Prof. Selin Arikoğlu von OYA e. V.

OYA e. V. unterstützt Personen, die bereits straffällig geworden sind oder als gefährdet gelten. Ein besonderer Fokus liegt dabei auf der Unterstützung der Angehörigen, denn „bestraft wird immer die ganze Familie“, so die Gründerin des Vereins, Prof. Selin Arikoglu. Die Idee dazu entstand durch ihre vielfältigen Erfahrungen in der Straffälligenarbeit. Benannt ist OYA nach ihrer Mutter.

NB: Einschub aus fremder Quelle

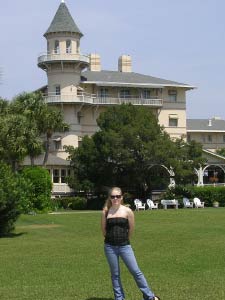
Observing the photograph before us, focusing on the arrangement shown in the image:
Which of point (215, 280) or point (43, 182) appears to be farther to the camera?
point (43, 182)

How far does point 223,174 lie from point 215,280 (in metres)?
64.2

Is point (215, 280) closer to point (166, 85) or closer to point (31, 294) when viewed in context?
point (31, 294)

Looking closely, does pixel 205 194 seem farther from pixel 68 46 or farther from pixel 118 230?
pixel 118 230

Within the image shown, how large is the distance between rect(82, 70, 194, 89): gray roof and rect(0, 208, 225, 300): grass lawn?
158ft

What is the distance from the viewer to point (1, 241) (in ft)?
78.6

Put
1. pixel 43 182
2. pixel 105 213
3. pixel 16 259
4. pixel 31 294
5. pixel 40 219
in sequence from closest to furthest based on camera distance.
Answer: pixel 105 213 → pixel 31 294 → pixel 16 259 → pixel 40 219 → pixel 43 182

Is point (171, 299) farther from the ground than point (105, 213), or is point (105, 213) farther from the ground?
point (105, 213)

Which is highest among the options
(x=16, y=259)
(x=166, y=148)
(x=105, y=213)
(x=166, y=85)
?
(x=166, y=85)

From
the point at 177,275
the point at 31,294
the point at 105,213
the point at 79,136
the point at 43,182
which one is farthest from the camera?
the point at 79,136

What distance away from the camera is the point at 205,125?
3809 inches

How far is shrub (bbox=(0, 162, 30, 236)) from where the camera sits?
25062mm

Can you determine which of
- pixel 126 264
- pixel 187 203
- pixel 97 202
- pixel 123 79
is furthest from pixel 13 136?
pixel 126 264

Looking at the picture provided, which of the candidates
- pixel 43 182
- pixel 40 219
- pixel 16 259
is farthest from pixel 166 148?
pixel 16 259

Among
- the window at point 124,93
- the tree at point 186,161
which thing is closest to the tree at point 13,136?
the tree at point 186,161
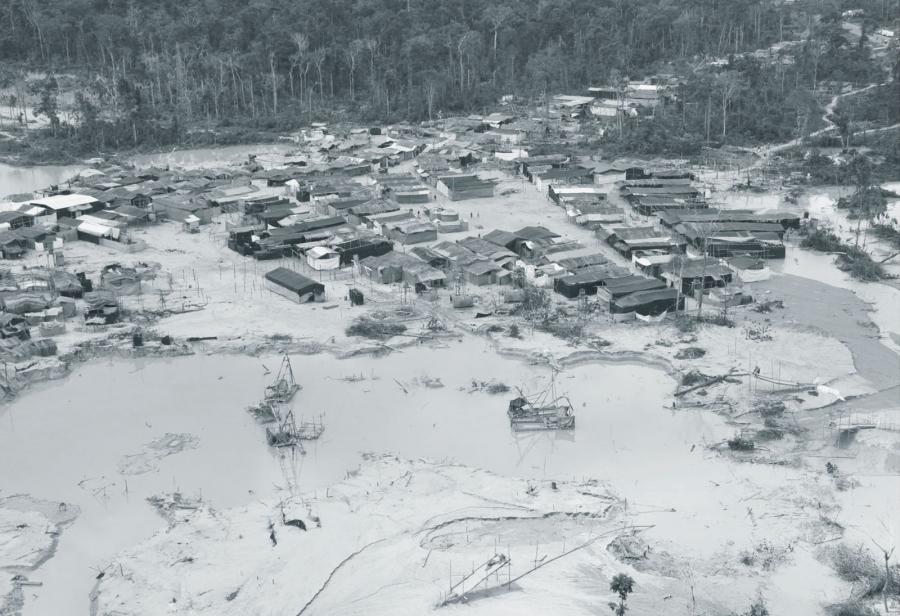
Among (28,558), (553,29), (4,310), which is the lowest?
(28,558)

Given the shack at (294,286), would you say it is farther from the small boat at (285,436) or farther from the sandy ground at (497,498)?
the small boat at (285,436)

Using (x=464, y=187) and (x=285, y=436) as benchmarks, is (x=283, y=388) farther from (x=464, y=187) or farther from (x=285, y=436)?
(x=464, y=187)

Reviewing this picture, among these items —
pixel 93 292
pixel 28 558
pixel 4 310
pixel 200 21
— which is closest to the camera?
pixel 28 558

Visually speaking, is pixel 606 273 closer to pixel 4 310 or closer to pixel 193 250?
pixel 193 250

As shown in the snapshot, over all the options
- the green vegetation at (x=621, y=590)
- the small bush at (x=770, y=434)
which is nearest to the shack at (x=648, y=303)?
the small bush at (x=770, y=434)

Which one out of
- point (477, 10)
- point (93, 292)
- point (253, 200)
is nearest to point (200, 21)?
point (477, 10)

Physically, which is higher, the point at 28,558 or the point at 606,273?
the point at 606,273

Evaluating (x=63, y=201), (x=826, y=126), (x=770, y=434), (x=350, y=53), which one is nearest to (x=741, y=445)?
(x=770, y=434)
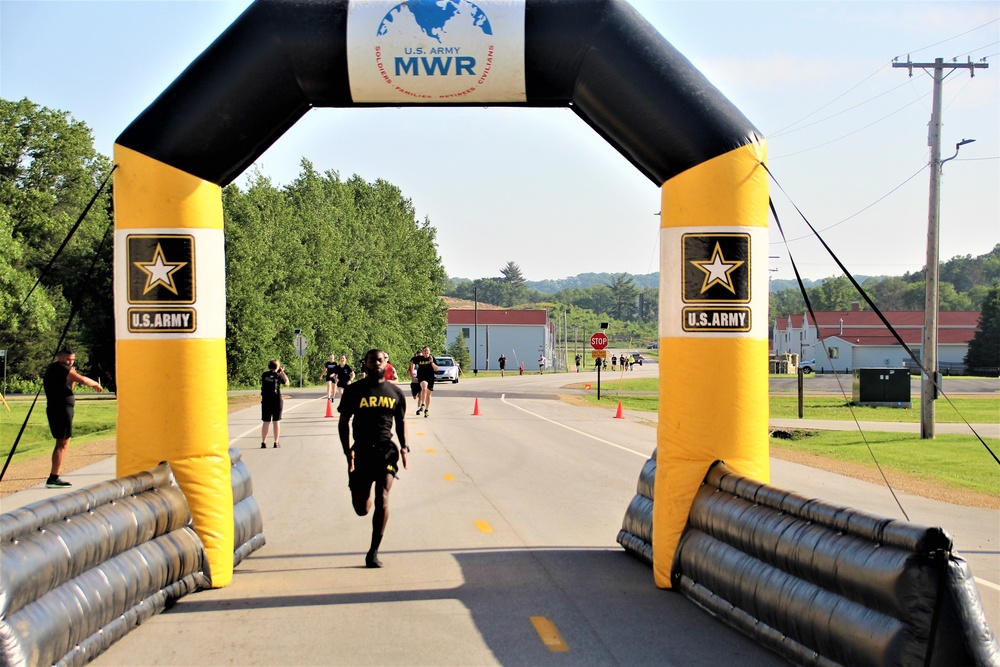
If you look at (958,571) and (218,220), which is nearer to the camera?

„Oya ist der Vorname meiner Mutter, die mir und meinen Geschwistern vorgelebt hat, allen Menschen auf Augenhöhe zu begegnen“, erklärt Arikoglu. „Wir haben in einem Viertel gewohnt, das man heute ‚Brennpunkt‘ nennen würde. So bin ich früh mit straffälligem Verhalten meiner Freund*innen in Kontakt gekommen. Meine Mutter war so etwas wie die inoffizielle Sozialarbeiterin des Bezirks. Wenn Freund*innen von mir richtig Mist gebaut hatten, haben sie auf der Polizeistation nicht die Nummer ihrer Eltern angegeben, sondern gesagt: ‚Rufen Sie bitte Tante Oya an.‘ Oft hat meine Mutter dann erreicht, dass sie Sozialstunden statt Jugendarrest bekommen haben.“
Derart geprägt, fing Arikoglu im Alter von 18 Jahren an, sich im Jugendvollzug zu engagieren und setzte sich während ihres Studiums der Sozialen Arbeit für Straffällige ein. Sie arbeitete in der Justizvollzugsanstalt Uelzen, in der Jugendanstalt Hameln und ist als Anstaltsbeirätin der JVA Hannover und Sehnde tätig. Seit 2014 lehrt sie in der HAWK Holzminden, der FH Hannover und der Uni Hildesheim mit der Thematik Straffälligkeit/Kriminalität und Rolle der Sozialen Arbeit im Strafvollzug. Aktuell tritt sie eine Professur an der Katholischen Hochschule Berlin an.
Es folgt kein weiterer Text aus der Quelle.